第百二十四話 「守護者、名乗りを上げる」
芝の上でノアとレオンが肩を並べ、太陽を背に堂々とポーズを決める。
「さあ、アリア! 俺たちと共に修行を再開しようではないか!」ノアが叫ぶ。
「お前が全であり一であるならば! 俺たちはその守護者として戦うのだ!」レオンが続ける。
きらりと白い歯を光らせ、二人は勝手に眩しい笑顔を放った。
「守護者……?」
アリアが小首を傾げた、その瞬間だった。
地面に円形の紋様が浮かび上がり、白銀の輝きが庭全体を包み込む。風が逆巻き、空気が震え、重々しい声が響き渡った。
「――アリアの守護神は、我にある!」
光が収まると同時に、そこには巨大な獅子のような姿が現れていた。背に翼を広げ、蒼い鬣をたなびかせる神獣――エルダリオンである。
「なっ……!?」アリアは思わず後ずさった。
「し、神獣……!」セリーヌも目を見開く。
エルダリオンは堂々と胸を張り、天を仰いで咆哮した。
「アリアよ、そなたを守るのはこの我! 天命に刻まれし理は揺るがぬ!」
その瞬間、兄ィズががばっと前に出た。
「ふざけるな! アリアを守るのは俺たち兄ィズだ!」ノアが叫ぶ。
「そうだ! そもそも守護者を名乗るなら、なぜキメラからアリアを守らなかったのだ!」レオンが鋭く詰め寄る。
エルダリオンは一瞬たじろぎ、わずかに視線をそらした。
「……そ、それは……だな……」
ノアがさらに追撃する。
「そうだろう! アリアをキメラから救ったのは、この俺たちだ!」
「いや、正しくは――我ら兄ィズだ!」レオンも胸を張る。
「むぅぅ……」エルダリオンは唸り声をあげ、やがて観念したように口を開いた。
「……いやいや、我も見ていたぞ。だがアリアを守ったのは――そこの女ではないか!」
蒼い瞳がセリーヌを指し示す。
「へっ!?」セリーヌは思わず後ずさり、アリアに助けを求めるように振り返った。
「ちょっ……ちょっと待ちなさい! どうして私に振るのよ!」
ノアとレオンは同時に声を荒げる。
「な、なにぃ!? アリアを守ったのは俺たちだ!」
「いや、俺たち以外ありえん!」
「いやいや、現にアリアを砦まで運んだのはこの女であろうが!」エルダリオンが堂々と主張する。
セリーヌは顔を真っ赤にし、腕をぶんぶん振った。
「そ、それは……! あの時は必要だったから運んだだけで! 守護者とか、そういう大それたものじゃ……!」
「いや、十分守護しているではないか!」エルダリオンが吠える。
「むぅぅ……! ならば!」ノアが負けじと吠える。
「守護者は三人もいらぬ! いや、四人か!? 我々兄ィズと神獣と……この女!?」レオンが混乱気味に指折り数える。

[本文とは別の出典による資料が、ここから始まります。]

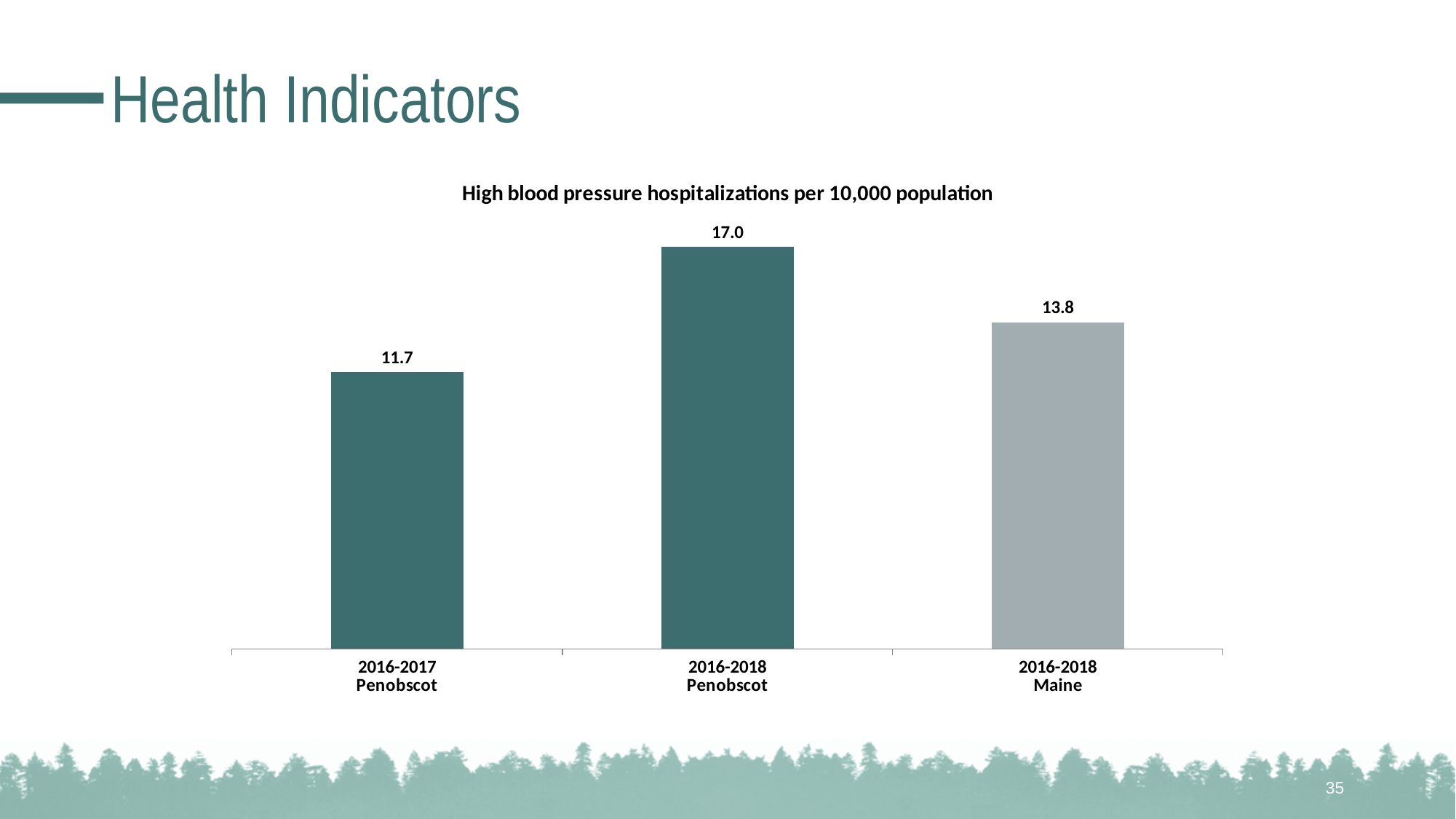
What is the title of the chart? High blood pressure hospitalizations per 10,000 population What is the value for 2016-2017 Penobscot? 11.7 What is the value for 2016-2018 Penobscot? 17.0 How many categories are shown in the chart? 3 What is the difference between the values for 2016-2018 Penobscot and 2016-2017 Penobscot? 5.3 Which bar is shown in a different (grey) colour from the others? 2016-2018 Maine Which is larger, the value for 2016-2018 Maine or the value for 2016-2017 Penobscot? 2016-2018 Maine What is the difference between the values for 2016-2018 Penobscot and 2016-2018 Maine? 3.2 What is the value for 2016-2018 Maine? 13.8 What kind of chart is shown on the slide? Bar chart Which category has the lowest value? 2016-2017 Penobscot Which category has the highest value? 2016-2018 Penobscot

「ちょ、ちょっとぉ! 誰が“この女”よ!」セリーヌがツッコミを入れる。
アリアはこめかみを押さえ、必死に笑いを堪えていた。
「は、はははっ……! なにこれ、守護者論争……? なんで神獣まで巻き込んで言い争ってるのよぉ……!」
エルダリオンは胸を張って宣言する。
「いずれにせよ、アリアを守るのはこの我! 兄ィズとやら、お前たちの存在は余計だ!」
「何をぉぉ!?」ノアとレオンの声が庭に響き渡る。
その瞬間、伯爵邸の窓から顔を出した母レイナが一言。
「……ちょっと静かにしてくれないかしら? お昼寝の邪魔よ」
全員、固まった。
こうして「誰がアリアの守護者なのか」を巡る不毛な争いは、母の一喝によって強制終了を迎えるのだった――。